Potassium and High Blood Pressure
What do high blood pressure and potassium have to do with each other? Research on high blood pressure has shown that potassium lowers blood pressure levels. Good sources include certain fruits, vegetables, milk, and fish. Most healthcare providers recommend a diet rich in this mineral to lower blood pressure or to prevent hypertension.
Blood pressure (also known as hypertension) can be unhealthy, even if it stays only slightly above the normal level of less than 120/80 mmHg. The higher that blood pressure rises above normal, the greater the health risk (see Effects of High Blood Pressure).

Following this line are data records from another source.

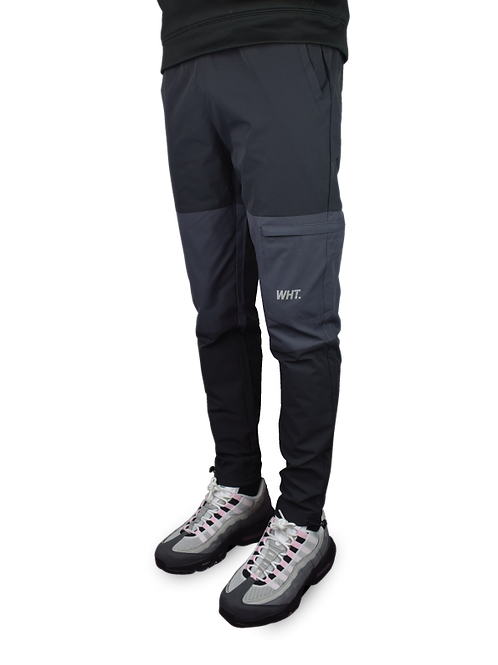 Dark Grey / Light Grey Combat V3 Tracksuit Bottoms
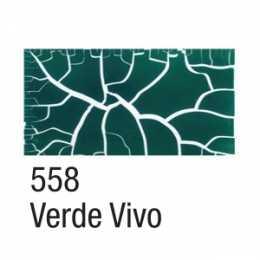 Craquelex Color Verde Vivo C.558 - 37ml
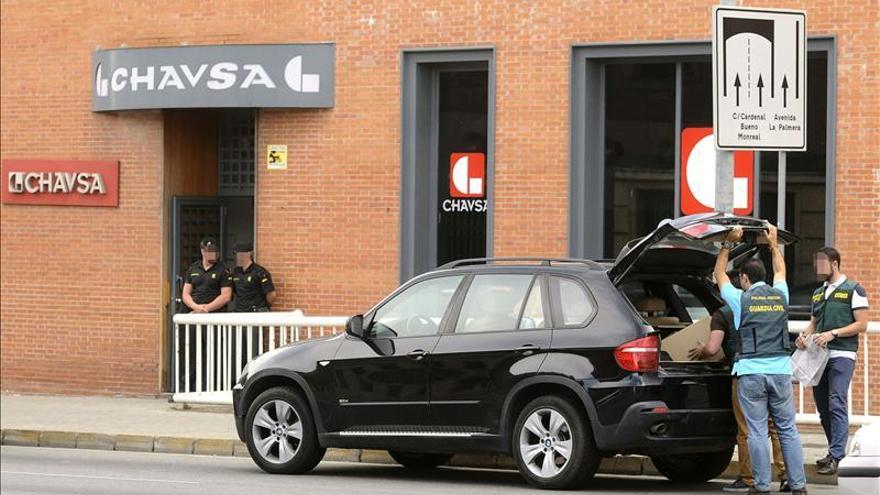 La Junta de Andalucía se personará en la causa por los cursos de UGT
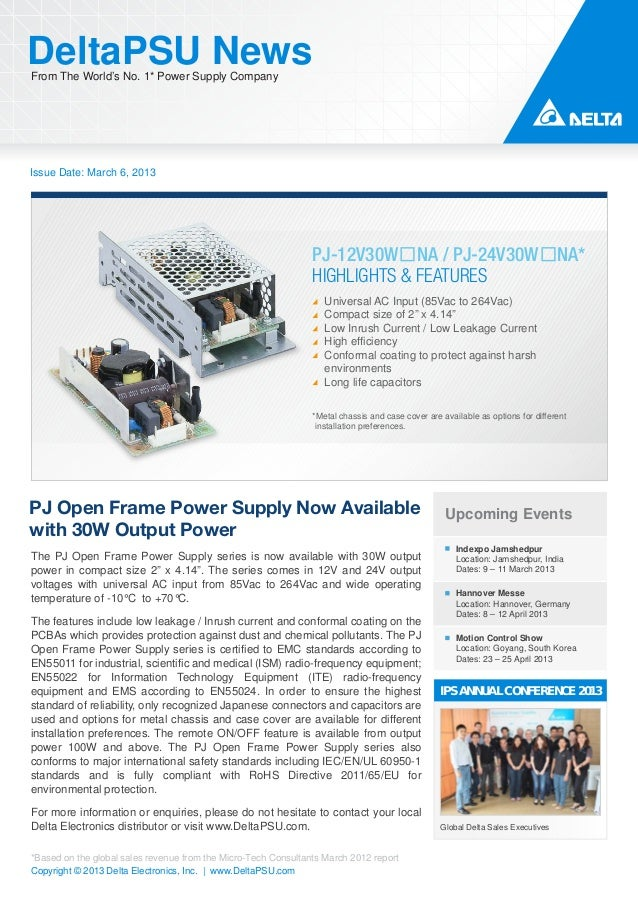 DeltaPSU NewsFrom The World's No. 1* Power Supply CompanyIssue Date: March 6, 2013                                        ...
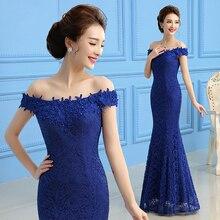 Elegante Spitze Abendkleider Lange Meerjungfrau Abendkleid Slim Fit Abendkleider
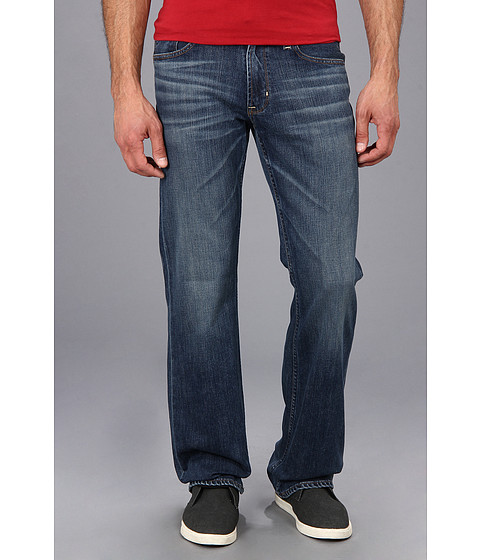 Big Star - Pioneer Boot Cut Jean in Thompson Medium (Thompson Medium) Men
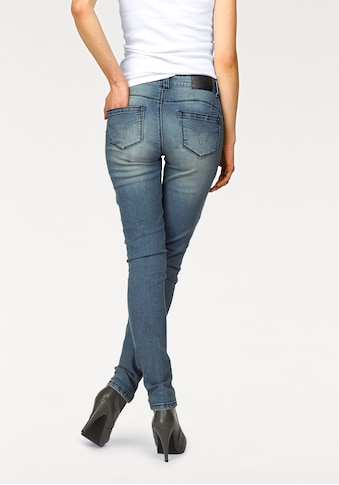Arizona Skinny - fit - Jeans »Shaping« kaufen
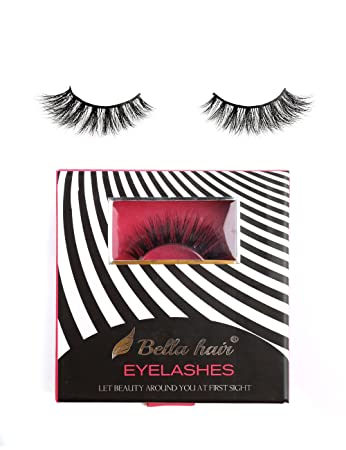79c703bb04d Amazon.com : 【Daily-Wear】100% 3D Siberian Mink Lashes, Natural Looking Mink  Fur Strip False Eyelashes 1 Pair Box (STYLE 19) by Bella Hair : Beauty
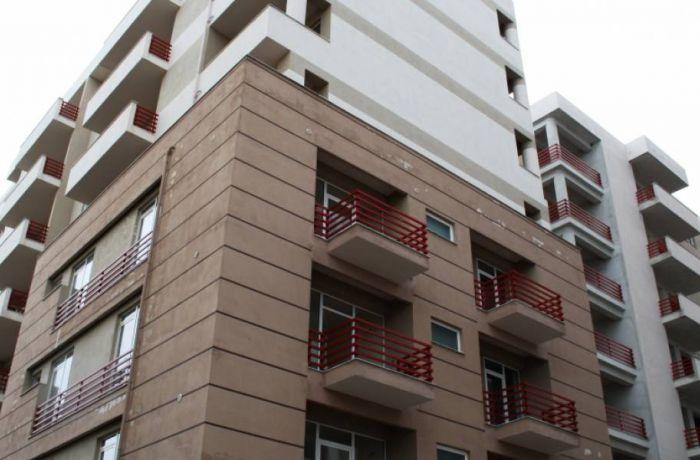Сколько Албания тратит на строительство социального жилья?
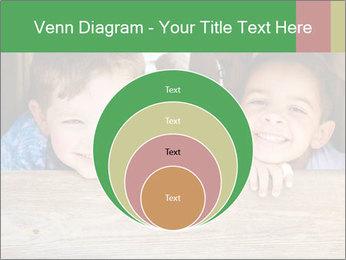 0000072814 PowerPoint Templates - Slide 34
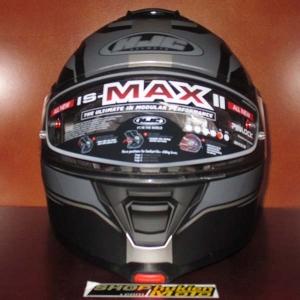Mũ Bảo Hiểm Lật Hàm (Flip up) HJC IS - Max II (Đen Xám/ Nhám) (size: L/XL)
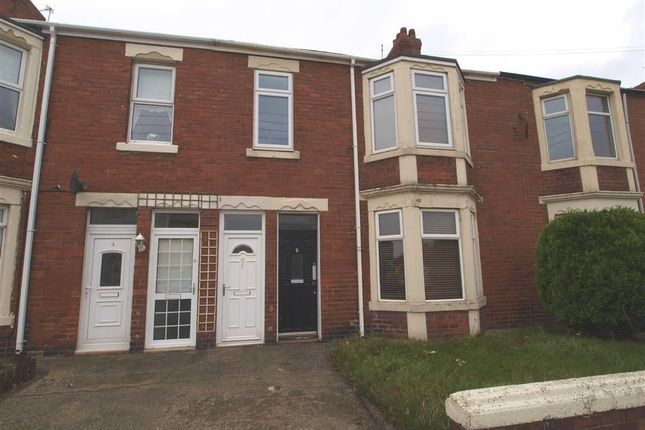 Thumbnail Flat for sale in East View Terrace, Dudley, Cramlington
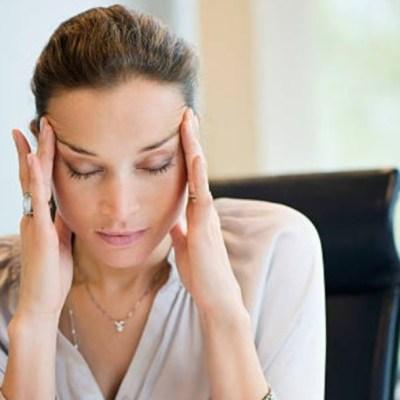 Síntomas de estrés en el cuerpo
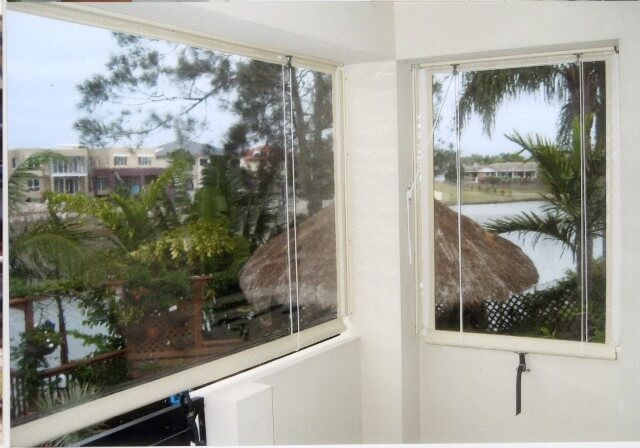 Pvc Awnings Awnings Gold Coast Bcs Awnings Blinds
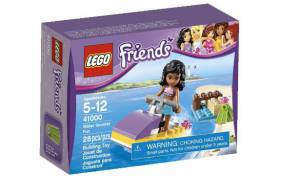 Водный мотоцикл Эммы - Lego Friends 41000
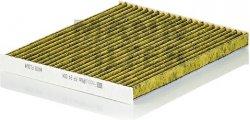 Kabínový filter MANN FILTER FP 24 004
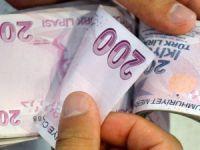 Ocak'ta tüm emeklilerin maaşına 355 lira zam geliyor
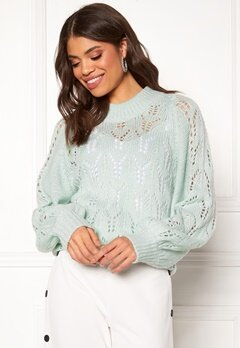 Make Way Jade knitted sweater Light mint Bubbleroom.no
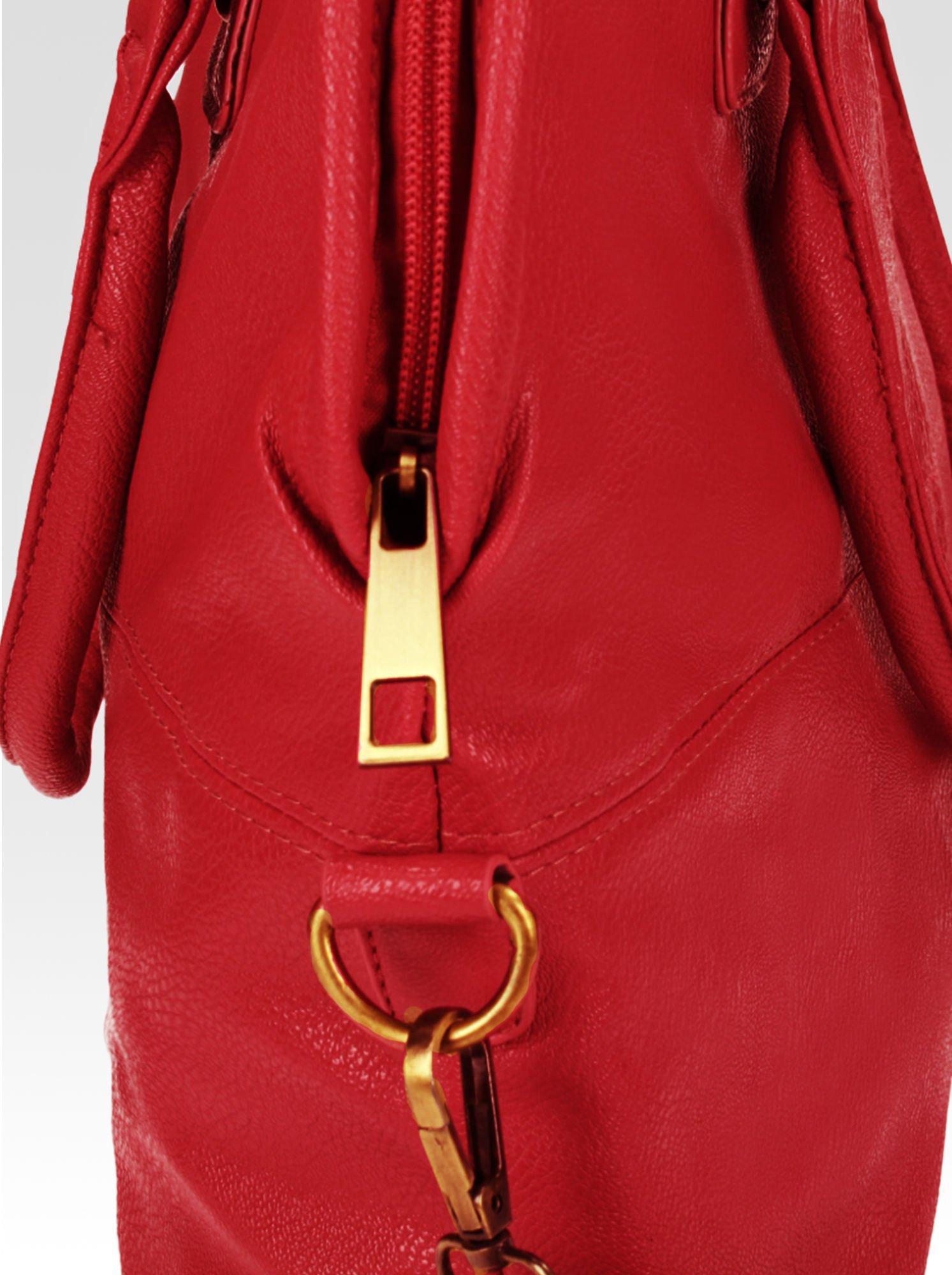Czerwona torba miejska na ramię                                  zdj.                                  6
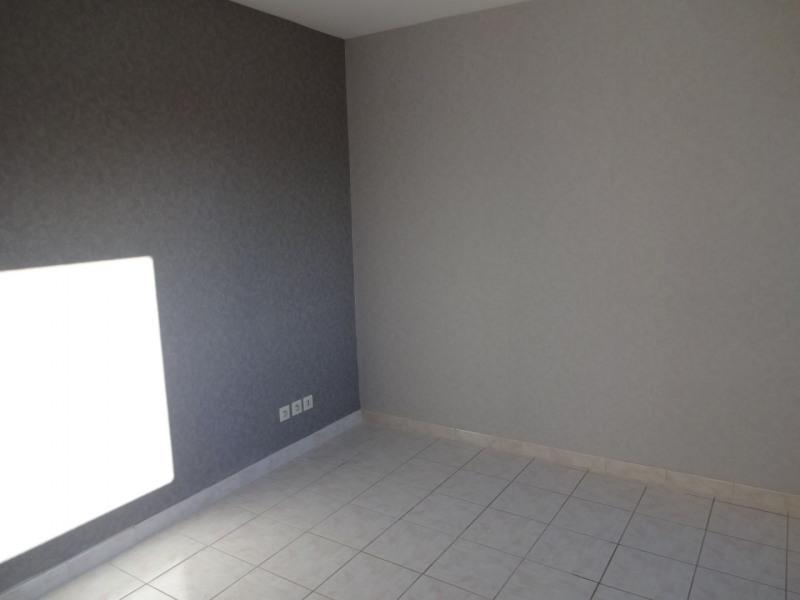 Vente appartement Sorgues 86000€ - Photo 7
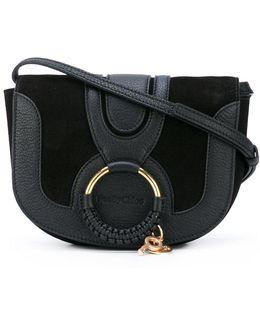 'hana' Bag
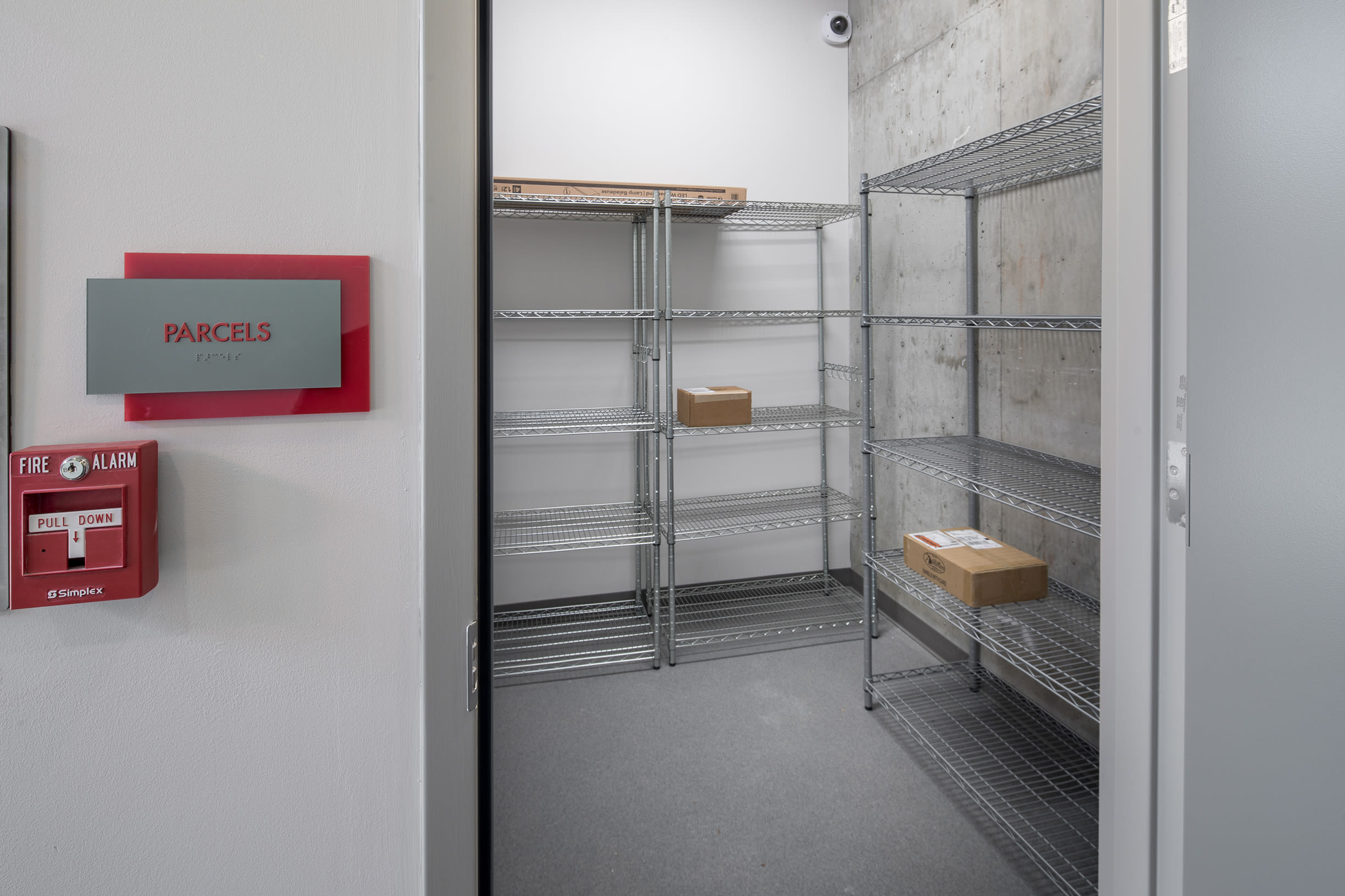 The package room at Ascend in Portland, OR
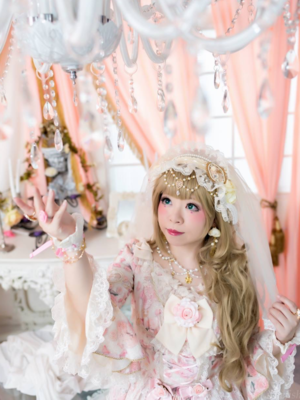 OP:Angelic Pretty-Rose Mus...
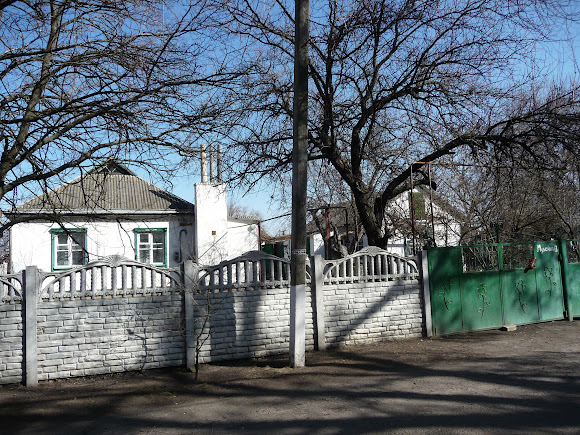 Китайгород. Вулиця Музейна на місці укріплення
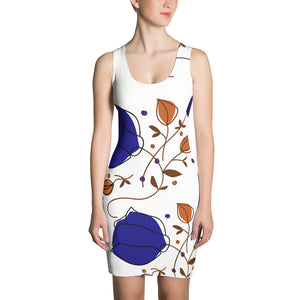 Sari - Indigo Purple Flower Print Sleeveless Women's Dress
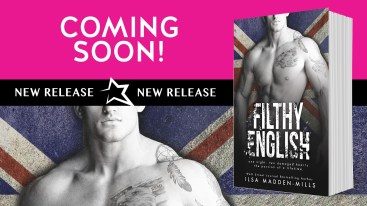 filthy english coming soon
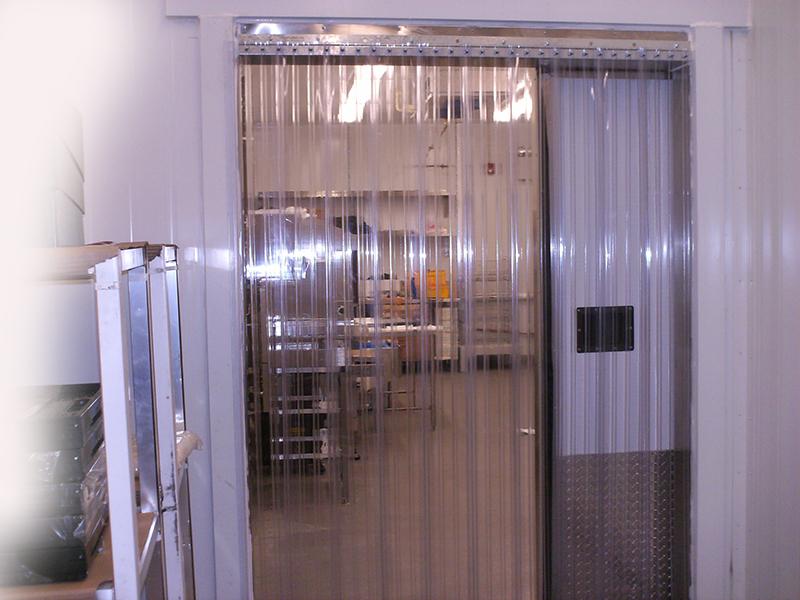 cooler and freezer strip doors strip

In the past, hypertension research scientists tried to find clues about what in the diet affects blood pressure by testing various possible supplements as treatments for high blood pressure, such as:
- Various herbs
- Other "natural" products.
So far, research has shown that potassium does lower blood pressure. Studies have not found that other supplements, however, do anything to lower blood pressure.
The recommended intake of potassium for adolescents and adults is 4700 mg/day. Recommended intakes for children include:
- 1 to 3 years of age -- 3000 mg/day
- 4 to 8 years of age -- 3800 mg/day
- 9 to 13 years of age -- 4500 mg/day.
Some individuals tend to be more salt-sensitive than others, including:
- People with hypertension
- African Americans
- Middle-aged and older adults.
Because African Americans commonly have a relatively low intake of potassium and a high occurrence of elevated blood pressure and salt sensitivity, this population subgroup may especially benefit from an increased dietary intake of potassium.